#### Aim:
Return the material word for word, starting at its very first line and ending at the line containing "Answer: point (1271, 542), point", with both of those lines included.

·····

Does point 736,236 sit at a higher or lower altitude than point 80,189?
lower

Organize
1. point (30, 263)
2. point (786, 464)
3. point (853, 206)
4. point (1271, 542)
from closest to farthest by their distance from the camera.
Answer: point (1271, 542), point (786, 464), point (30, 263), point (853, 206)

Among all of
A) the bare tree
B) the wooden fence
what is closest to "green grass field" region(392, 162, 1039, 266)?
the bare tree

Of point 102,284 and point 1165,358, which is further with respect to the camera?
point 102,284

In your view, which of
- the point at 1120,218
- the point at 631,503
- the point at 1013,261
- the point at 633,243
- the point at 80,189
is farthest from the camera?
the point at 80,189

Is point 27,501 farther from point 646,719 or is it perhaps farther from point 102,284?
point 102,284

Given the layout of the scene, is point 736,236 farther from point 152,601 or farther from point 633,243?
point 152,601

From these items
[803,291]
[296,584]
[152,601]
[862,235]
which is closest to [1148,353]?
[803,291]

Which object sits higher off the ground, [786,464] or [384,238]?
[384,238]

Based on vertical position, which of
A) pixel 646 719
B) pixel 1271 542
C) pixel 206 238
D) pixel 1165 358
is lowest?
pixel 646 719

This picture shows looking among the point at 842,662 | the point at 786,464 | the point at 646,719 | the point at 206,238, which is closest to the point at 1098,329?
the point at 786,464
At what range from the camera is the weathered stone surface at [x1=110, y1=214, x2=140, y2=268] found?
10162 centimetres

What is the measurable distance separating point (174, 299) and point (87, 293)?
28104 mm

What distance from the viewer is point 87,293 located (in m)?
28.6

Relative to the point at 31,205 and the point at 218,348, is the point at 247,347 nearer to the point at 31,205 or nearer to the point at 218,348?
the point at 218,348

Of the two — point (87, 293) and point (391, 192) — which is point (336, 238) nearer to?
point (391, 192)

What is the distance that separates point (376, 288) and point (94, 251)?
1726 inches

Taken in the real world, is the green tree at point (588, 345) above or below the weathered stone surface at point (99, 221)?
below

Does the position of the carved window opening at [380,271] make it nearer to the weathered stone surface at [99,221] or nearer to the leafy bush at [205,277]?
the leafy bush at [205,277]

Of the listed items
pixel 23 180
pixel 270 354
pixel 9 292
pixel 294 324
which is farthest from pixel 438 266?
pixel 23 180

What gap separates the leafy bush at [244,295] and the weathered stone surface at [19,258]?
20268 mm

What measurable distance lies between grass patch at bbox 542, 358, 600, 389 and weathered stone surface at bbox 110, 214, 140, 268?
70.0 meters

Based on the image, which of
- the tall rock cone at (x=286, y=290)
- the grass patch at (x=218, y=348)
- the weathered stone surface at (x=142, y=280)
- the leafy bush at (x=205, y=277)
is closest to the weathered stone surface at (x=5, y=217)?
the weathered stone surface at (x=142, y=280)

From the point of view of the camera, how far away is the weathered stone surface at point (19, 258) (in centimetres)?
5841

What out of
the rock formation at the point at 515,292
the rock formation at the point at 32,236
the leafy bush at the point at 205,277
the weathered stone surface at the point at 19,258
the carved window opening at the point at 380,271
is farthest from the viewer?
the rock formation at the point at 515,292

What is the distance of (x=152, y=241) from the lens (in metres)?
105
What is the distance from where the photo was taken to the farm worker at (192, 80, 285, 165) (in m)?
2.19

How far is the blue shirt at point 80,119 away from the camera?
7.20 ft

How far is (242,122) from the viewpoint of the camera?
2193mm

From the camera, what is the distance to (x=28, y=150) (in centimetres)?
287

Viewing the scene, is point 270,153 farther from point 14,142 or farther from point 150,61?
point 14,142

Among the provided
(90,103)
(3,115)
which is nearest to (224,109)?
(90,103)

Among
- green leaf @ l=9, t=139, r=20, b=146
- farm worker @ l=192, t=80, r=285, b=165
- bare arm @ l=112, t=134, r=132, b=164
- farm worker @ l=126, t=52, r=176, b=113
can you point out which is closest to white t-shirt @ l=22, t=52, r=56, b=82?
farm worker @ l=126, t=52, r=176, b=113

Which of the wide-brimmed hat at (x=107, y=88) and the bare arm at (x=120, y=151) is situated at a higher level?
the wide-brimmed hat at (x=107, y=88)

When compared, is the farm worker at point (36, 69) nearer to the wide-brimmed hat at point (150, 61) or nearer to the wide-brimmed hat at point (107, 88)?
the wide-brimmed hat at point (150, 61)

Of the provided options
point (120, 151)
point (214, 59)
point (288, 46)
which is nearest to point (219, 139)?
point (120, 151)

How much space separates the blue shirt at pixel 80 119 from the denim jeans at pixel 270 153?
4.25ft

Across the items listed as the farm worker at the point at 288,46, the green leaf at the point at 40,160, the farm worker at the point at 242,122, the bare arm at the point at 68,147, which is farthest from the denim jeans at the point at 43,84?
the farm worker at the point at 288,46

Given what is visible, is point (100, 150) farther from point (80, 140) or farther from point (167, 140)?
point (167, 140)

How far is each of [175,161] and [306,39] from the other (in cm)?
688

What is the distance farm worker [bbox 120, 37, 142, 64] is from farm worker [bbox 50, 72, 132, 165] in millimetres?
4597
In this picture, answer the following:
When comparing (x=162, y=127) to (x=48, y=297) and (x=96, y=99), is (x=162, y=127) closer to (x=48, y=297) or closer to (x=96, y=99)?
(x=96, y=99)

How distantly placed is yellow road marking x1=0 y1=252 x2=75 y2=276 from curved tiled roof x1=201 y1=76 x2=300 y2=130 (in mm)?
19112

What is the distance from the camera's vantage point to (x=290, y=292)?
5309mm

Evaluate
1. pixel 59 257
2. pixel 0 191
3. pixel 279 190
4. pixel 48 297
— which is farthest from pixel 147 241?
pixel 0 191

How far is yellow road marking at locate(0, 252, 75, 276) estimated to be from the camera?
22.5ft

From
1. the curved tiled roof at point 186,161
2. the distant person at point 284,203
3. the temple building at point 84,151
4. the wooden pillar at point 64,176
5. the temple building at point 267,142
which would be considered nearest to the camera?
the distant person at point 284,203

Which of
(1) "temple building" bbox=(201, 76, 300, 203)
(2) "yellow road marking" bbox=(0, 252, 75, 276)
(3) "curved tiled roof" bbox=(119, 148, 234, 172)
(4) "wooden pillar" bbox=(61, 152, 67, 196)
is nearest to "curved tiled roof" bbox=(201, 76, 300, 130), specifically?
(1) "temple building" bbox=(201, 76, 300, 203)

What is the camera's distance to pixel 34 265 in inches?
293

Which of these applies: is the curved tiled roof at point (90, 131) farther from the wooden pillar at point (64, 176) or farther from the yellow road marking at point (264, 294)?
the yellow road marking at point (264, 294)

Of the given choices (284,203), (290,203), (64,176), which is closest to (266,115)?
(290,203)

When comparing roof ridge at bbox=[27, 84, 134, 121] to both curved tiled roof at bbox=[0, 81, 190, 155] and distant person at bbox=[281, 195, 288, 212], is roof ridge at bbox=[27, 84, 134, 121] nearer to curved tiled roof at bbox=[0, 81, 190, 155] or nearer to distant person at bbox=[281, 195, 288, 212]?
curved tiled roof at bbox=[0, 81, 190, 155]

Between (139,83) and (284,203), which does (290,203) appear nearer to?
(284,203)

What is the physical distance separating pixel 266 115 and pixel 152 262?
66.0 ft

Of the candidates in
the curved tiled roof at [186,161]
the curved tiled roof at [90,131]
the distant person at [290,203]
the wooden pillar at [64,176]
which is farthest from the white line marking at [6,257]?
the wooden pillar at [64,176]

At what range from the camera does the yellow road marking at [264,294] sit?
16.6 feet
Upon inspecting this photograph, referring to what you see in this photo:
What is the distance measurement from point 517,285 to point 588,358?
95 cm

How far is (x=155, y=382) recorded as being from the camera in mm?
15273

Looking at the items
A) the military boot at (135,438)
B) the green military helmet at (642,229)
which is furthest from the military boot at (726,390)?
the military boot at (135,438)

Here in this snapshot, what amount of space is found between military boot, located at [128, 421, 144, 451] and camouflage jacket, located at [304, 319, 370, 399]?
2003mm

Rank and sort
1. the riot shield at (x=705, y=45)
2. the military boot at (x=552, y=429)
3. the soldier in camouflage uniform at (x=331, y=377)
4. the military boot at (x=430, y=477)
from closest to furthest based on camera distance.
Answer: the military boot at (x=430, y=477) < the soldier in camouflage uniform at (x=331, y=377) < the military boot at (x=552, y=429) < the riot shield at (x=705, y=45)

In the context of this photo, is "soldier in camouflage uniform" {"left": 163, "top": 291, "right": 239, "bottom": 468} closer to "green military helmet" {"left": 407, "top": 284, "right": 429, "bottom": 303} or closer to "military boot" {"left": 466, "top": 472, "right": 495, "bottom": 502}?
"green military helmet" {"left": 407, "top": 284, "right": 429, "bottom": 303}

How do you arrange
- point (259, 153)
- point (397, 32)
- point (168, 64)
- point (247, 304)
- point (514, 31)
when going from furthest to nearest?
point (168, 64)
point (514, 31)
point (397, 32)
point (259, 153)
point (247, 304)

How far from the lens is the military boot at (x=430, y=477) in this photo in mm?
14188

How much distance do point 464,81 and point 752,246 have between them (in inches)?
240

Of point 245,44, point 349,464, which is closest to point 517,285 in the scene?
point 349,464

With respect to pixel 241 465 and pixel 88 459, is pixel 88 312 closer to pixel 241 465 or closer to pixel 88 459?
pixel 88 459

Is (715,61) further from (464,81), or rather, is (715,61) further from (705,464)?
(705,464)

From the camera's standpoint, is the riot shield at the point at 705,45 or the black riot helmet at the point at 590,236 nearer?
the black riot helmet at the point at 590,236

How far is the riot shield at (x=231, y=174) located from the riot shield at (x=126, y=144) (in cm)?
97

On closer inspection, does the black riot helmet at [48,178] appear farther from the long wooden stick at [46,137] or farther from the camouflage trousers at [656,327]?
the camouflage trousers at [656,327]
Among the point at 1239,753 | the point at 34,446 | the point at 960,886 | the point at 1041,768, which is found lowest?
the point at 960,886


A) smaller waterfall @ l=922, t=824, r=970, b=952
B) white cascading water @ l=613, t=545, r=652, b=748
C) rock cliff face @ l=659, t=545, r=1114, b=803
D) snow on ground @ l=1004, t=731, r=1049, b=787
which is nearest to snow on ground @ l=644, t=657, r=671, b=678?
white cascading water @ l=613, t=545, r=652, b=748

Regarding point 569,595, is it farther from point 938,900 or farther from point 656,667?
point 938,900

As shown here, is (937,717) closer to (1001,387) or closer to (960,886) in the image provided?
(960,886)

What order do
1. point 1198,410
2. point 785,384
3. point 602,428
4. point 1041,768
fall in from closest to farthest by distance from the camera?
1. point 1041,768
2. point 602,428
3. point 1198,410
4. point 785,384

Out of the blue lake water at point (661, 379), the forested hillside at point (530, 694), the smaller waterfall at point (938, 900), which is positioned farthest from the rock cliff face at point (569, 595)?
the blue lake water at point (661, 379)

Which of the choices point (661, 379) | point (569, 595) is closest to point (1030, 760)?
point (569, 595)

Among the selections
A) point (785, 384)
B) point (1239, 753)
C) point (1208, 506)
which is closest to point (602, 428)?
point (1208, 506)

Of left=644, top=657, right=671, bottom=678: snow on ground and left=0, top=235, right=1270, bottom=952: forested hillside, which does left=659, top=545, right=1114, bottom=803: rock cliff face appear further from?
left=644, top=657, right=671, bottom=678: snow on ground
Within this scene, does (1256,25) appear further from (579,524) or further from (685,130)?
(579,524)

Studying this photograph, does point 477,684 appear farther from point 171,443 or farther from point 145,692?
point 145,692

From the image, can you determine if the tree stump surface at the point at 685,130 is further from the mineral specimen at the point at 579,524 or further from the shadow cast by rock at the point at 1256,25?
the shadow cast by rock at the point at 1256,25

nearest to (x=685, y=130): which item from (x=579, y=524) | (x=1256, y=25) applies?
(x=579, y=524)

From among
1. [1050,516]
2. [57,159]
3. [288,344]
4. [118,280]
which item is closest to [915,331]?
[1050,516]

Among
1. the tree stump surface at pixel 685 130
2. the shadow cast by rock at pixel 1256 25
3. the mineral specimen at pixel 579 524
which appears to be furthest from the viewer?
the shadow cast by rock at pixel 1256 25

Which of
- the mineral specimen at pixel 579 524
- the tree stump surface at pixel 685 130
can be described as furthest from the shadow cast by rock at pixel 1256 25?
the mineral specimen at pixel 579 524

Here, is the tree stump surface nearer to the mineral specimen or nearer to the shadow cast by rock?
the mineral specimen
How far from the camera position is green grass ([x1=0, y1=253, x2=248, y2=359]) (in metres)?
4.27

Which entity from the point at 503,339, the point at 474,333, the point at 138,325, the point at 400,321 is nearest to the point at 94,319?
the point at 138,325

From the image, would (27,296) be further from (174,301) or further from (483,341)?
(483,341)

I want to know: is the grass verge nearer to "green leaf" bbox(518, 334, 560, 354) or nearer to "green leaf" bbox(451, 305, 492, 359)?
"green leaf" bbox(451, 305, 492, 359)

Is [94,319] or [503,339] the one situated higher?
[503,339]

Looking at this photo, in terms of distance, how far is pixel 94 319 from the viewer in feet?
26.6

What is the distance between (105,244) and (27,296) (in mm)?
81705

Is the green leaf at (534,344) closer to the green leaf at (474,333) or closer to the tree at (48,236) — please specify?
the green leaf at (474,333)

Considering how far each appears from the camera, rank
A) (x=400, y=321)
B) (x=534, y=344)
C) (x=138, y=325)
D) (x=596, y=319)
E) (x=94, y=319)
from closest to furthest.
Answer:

·····

#### Worked solution:
Does point 736,236 sit at a higher or lower altitude than point 80,189?
lower

Organize
1. point (30, 263)
2. point (786, 464)
3. point (853, 206)
4. point (1271, 542)
from closest to farthest by their distance from the camera.
Answer: point (1271, 542), point (786, 464), point (30, 263), point (853, 206)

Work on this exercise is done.